Give back exactly the lines running from the line with "At what distance from the large" to the end of the entries, and only those lines.

start DATA FOR THIS TASK

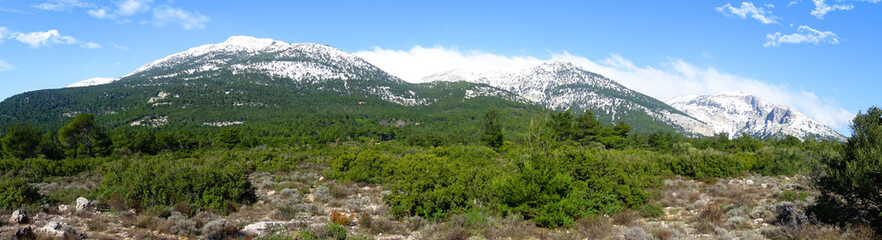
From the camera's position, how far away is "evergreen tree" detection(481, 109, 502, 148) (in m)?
50.8

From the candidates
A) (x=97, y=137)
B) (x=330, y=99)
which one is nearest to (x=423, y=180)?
(x=97, y=137)

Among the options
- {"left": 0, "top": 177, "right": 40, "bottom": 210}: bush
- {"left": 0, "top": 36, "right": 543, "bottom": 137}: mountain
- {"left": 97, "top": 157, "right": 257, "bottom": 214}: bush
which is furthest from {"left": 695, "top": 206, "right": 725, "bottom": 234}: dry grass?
{"left": 0, "top": 36, "right": 543, "bottom": 137}: mountain

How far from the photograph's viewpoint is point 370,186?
867 inches

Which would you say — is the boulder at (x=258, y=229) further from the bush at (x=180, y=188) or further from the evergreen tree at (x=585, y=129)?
the evergreen tree at (x=585, y=129)

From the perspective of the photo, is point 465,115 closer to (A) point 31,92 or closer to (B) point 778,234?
(B) point 778,234

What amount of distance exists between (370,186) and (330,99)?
169 metres

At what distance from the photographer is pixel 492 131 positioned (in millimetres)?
51125

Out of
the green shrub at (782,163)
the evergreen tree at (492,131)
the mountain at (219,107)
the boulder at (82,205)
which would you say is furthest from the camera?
the mountain at (219,107)

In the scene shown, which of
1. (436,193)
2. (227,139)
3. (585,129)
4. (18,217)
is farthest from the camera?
(227,139)

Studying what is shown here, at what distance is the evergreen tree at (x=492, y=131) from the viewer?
50812 millimetres

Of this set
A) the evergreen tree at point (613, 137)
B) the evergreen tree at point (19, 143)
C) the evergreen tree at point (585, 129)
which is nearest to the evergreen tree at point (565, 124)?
the evergreen tree at point (585, 129)

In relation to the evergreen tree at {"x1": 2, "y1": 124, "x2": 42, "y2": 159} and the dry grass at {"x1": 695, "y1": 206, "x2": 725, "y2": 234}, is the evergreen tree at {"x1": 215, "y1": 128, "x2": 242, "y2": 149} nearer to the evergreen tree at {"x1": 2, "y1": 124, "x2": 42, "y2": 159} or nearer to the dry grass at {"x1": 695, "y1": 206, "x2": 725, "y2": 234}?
the evergreen tree at {"x1": 2, "y1": 124, "x2": 42, "y2": 159}

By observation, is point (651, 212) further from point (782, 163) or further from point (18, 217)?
point (782, 163)

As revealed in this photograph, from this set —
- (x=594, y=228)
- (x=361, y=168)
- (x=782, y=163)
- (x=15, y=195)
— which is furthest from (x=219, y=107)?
(x=594, y=228)
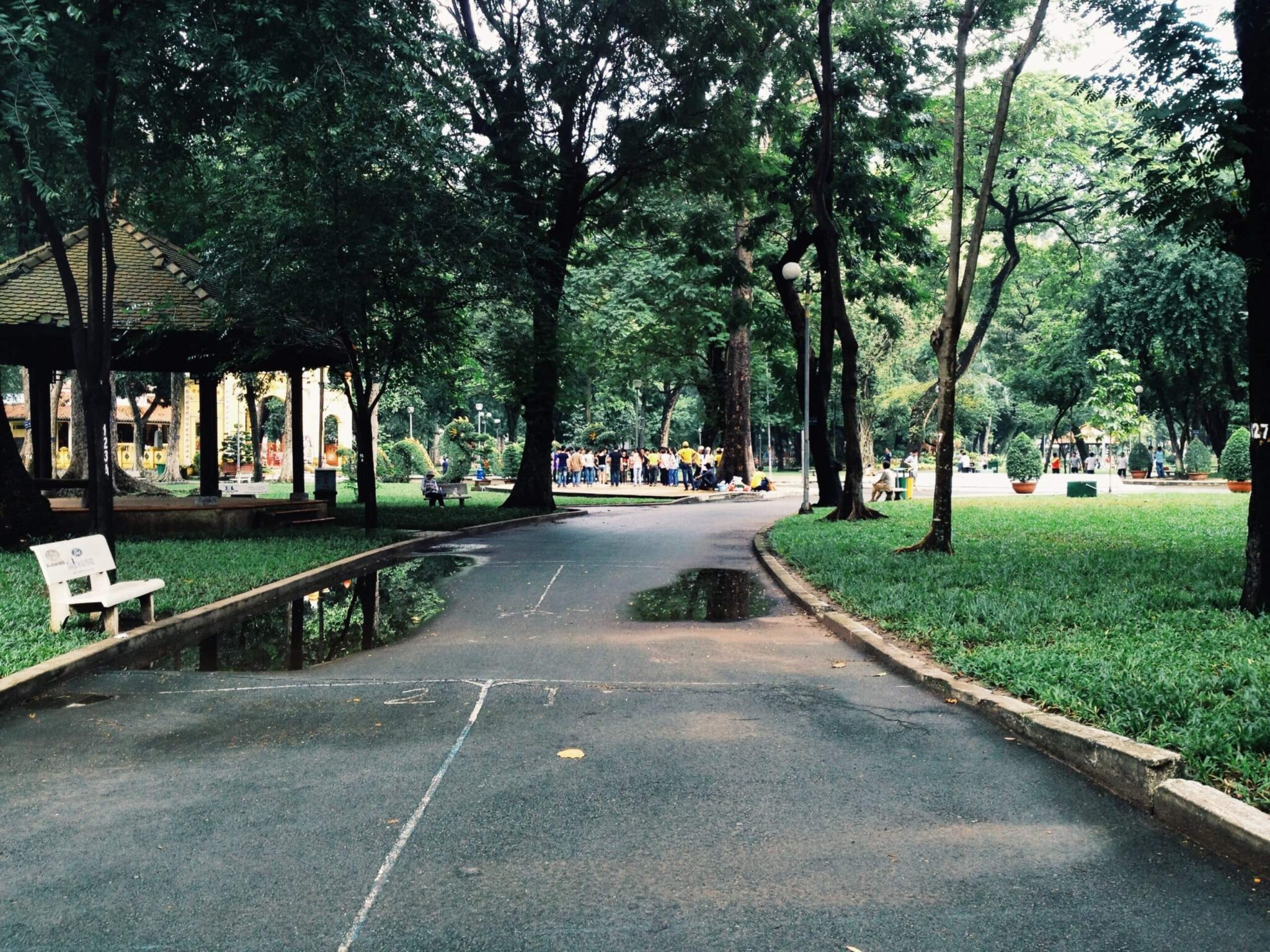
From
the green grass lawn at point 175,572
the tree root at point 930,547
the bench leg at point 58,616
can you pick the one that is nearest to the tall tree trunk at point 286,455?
the green grass lawn at point 175,572

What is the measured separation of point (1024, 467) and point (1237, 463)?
678 cm

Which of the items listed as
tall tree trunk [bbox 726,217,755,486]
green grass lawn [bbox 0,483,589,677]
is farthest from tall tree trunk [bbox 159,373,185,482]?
tall tree trunk [bbox 726,217,755,486]

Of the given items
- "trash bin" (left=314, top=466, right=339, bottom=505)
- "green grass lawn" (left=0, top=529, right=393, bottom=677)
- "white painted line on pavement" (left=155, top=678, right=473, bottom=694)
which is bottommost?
"white painted line on pavement" (left=155, top=678, right=473, bottom=694)

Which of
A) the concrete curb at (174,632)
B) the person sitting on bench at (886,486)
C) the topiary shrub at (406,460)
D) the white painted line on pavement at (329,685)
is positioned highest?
the topiary shrub at (406,460)

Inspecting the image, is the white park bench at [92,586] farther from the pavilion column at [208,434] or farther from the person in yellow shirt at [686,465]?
the person in yellow shirt at [686,465]

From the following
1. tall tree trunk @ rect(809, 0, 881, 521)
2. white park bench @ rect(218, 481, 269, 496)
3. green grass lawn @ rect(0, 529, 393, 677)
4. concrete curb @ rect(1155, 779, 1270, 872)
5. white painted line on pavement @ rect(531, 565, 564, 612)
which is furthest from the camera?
white park bench @ rect(218, 481, 269, 496)

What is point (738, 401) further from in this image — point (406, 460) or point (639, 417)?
point (639, 417)

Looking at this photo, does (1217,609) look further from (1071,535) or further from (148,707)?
(148,707)

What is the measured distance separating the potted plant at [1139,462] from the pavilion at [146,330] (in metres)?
42.5

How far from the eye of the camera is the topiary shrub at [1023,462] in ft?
109

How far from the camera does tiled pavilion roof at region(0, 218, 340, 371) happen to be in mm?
17203

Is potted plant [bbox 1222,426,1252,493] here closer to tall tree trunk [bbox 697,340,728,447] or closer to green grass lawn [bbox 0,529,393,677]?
tall tree trunk [bbox 697,340,728,447]

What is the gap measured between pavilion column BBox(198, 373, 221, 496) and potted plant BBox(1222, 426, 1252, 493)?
93.8 feet

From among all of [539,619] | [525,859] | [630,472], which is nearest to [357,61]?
[539,619]
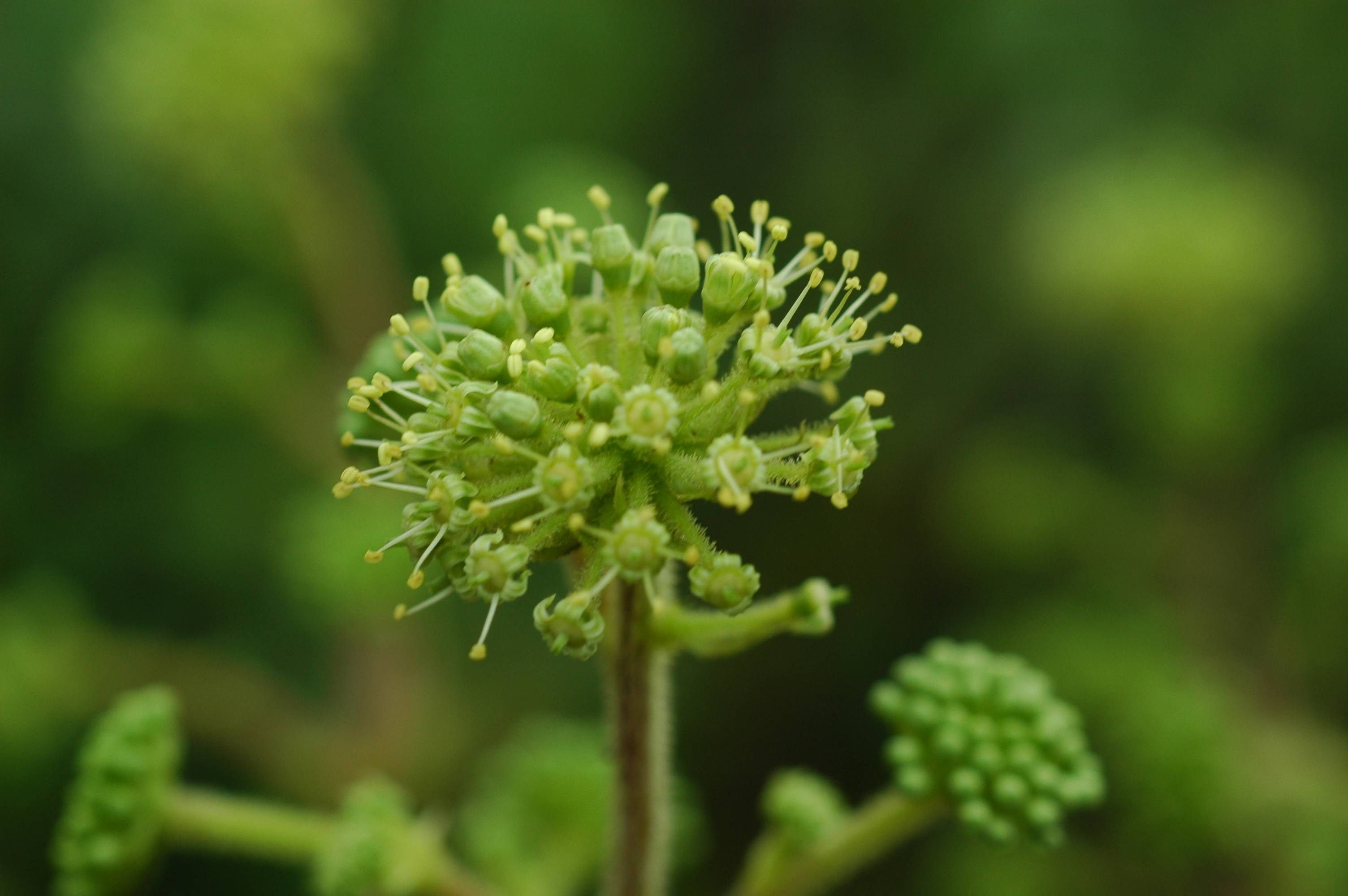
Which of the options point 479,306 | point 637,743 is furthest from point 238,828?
point 479,306

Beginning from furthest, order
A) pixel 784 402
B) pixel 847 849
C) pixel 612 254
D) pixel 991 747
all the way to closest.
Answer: pixel 784 402, pixel 847 849, pixel 991 747, pixel 612 254

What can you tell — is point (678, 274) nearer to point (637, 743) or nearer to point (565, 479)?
point (565, 479)

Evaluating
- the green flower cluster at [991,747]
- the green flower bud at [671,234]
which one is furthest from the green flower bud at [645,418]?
the green flower cluster at [991,747]

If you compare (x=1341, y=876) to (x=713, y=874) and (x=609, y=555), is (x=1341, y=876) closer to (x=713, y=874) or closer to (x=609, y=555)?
(x=713, y=874)

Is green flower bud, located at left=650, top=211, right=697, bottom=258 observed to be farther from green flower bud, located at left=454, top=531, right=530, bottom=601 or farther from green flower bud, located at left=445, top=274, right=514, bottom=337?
green flower bud, located at left=454, top=531, right=530, bottom=601

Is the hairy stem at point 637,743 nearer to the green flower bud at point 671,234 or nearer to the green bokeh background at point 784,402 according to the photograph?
the green flower bud at point 671,234

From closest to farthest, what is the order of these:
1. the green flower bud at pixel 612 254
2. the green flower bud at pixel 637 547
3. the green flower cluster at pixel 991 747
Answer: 1. the green flower bud at pixel 637 547
2. the green flower bud at pixel 612 254
3. the green flower cluster at pixel 991 747
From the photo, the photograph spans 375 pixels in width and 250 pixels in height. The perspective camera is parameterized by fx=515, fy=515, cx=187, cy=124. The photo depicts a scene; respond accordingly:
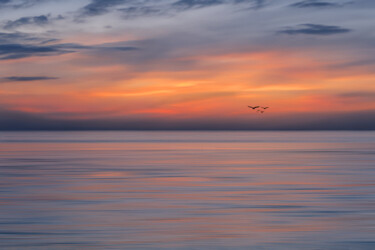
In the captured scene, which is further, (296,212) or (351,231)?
(296,212)

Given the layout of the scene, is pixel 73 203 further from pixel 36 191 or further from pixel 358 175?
pixel 358 175

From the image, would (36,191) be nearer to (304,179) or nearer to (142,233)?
(142,233)

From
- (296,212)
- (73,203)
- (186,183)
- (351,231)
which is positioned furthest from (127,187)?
(351,231)

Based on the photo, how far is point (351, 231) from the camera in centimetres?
1200

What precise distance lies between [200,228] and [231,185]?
9087mm

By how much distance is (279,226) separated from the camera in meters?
12.6

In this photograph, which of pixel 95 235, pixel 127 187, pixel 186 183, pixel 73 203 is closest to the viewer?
pixel 95 235

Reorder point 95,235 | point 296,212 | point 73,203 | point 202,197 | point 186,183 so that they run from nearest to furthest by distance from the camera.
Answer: point 95,235 → point 296,212 → point 73,203 → point 202,197 → point 186,183

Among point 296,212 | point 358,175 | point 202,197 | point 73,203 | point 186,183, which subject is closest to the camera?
point 296,212

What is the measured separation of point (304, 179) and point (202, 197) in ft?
25.9

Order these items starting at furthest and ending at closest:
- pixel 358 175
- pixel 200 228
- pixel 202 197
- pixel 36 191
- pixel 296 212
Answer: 1. pixel 358 175
2. pixel 36 191
3. pixel 202 197
4. pixel 296 212
5. pixel 200 228

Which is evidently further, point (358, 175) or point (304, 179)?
point (358, 175)

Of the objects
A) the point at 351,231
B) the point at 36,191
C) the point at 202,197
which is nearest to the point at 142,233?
the point at 351,231

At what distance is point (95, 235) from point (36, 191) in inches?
331
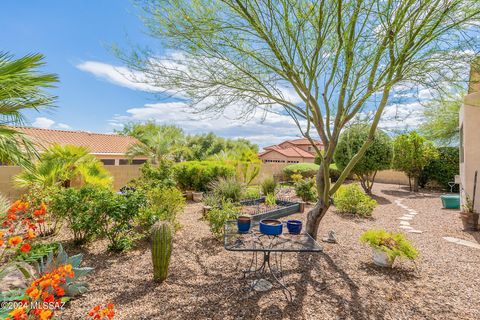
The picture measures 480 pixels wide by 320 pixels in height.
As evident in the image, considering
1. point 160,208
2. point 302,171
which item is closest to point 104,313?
point 160,208

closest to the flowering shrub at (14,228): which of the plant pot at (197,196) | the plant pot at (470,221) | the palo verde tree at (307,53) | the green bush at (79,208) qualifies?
the green bush at (79,208)

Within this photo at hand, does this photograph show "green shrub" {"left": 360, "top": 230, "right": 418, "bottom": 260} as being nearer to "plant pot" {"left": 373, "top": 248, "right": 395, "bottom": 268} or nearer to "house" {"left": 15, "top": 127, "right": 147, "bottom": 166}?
"plant pot" {"left": 373, "top": 248, "right": 395, "bottom": 268}

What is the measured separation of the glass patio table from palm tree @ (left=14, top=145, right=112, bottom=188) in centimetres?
535

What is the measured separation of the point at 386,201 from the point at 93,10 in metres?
12.1

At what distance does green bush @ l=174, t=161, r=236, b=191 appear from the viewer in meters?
10.9

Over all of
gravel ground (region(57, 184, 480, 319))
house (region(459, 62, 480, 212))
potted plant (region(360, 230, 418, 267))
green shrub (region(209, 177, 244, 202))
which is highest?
house (region(459, 62, 480, 212))

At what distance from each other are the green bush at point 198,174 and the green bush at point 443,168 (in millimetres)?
11847

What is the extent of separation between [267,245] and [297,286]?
2.36 ft

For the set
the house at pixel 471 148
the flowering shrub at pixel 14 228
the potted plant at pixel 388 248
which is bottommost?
the potted plant at pixel 388 248

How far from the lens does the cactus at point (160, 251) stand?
3490mm

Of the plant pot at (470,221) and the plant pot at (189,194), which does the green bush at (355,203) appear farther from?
the plant pot at (189,194)

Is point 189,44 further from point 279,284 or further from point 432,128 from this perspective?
point 432,128

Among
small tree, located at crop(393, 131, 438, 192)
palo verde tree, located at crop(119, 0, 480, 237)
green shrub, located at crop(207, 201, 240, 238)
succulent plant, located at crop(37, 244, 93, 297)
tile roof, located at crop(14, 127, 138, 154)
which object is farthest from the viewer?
tile roof, located at crop(14, 127, 138, 154)

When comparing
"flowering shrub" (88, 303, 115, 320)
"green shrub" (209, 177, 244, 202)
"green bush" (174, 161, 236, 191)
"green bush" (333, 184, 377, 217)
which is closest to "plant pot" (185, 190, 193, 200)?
"green bush" (174, 161, 236, 191)
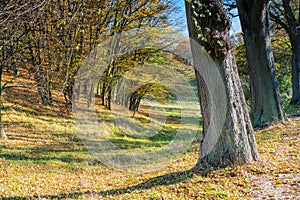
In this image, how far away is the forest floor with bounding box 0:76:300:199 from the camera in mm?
4301

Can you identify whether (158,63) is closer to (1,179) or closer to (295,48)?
(295,48)

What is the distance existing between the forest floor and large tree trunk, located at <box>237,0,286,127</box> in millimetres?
554

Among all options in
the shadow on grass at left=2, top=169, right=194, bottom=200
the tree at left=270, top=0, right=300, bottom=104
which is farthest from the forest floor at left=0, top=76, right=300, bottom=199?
the tree at left=270, top=0, right=300, bottom=104

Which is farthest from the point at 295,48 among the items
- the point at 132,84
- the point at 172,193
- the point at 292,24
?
the point at 172,193

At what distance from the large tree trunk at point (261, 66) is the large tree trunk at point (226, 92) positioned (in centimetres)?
463

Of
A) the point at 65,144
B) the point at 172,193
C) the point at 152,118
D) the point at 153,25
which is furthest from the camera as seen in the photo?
the point at 152,118

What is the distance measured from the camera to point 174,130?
57.0ft

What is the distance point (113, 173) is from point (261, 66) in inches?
233

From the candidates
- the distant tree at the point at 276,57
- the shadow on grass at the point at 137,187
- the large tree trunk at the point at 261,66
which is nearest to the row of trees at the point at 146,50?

end DATA FOR THIS TASK

▸ **REPLY TO THE TASK**
At what distance from the large tree trunk at point (261, 66) is the large tree trunk at point (226, 92) positioned (in centimetres)?
463

Of
A) the point at 65,144
B) the point at 172,193
C) the point at 152,118
D) the point at 153,25
which is furthest from the camera as seen in the photo?
the point at 152,118

What is the distance measured from the camera to point 174,130?
57.0ft

What is the distance point (113, 173) is from point (261, 66) in inches?
233

From the candidates
- the distant tree at the point at 276,57
- the shadow on grass at the point at 137,187
- the large tree trunk at the point at 261,66
which is nearest to the row of trees at the point at 146,50?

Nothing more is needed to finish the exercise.